■ **TRAVAIL À RÉALISER**
Présentez sous forme de tableau Markdown les lignes du listing à partir de celle qui contient « Is point (176, 92) » et jusqu'à celle qui contient « 0.31 meters », les deux comprises, sans les lignes vides. Utilisez deux colonnes intitulées « N° » (numéro de rang) et « Ligne du listing ».

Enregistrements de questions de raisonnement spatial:
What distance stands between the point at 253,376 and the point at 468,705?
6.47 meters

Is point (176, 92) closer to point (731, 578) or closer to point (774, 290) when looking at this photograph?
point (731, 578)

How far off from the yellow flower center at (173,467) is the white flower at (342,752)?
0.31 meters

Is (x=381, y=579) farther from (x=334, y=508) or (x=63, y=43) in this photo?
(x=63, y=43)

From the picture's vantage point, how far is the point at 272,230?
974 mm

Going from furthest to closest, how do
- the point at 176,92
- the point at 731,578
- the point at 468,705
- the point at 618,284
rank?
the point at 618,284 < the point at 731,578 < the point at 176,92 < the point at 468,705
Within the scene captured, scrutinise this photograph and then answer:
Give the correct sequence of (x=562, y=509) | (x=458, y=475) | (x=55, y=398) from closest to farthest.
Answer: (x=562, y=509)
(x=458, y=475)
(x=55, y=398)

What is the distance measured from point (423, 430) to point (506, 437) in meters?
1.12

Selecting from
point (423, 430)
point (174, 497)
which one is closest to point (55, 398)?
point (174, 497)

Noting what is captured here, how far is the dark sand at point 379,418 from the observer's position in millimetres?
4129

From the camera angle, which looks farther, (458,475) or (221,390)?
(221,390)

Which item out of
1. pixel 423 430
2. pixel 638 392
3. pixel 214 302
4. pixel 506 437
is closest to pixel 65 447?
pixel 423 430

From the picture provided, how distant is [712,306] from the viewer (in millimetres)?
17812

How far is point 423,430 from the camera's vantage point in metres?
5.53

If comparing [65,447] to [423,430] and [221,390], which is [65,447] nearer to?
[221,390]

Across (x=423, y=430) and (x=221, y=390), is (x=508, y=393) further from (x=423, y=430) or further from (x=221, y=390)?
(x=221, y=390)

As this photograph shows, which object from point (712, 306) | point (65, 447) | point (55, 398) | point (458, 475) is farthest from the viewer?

■ **RÉPONSE À LA CONSIGNE**
| N° | Ligne du listing |
|---|---|
| 1 | Is point (176, 92) closer to point (731, 578) or closer to point (774, 290) when looking at this photograph? |
| 2 | point (731, 578) |
| 3 | How far off from the yellow flower center at (173,467) is the white flower at (342,752)? |
| 4 | 0.31 meters |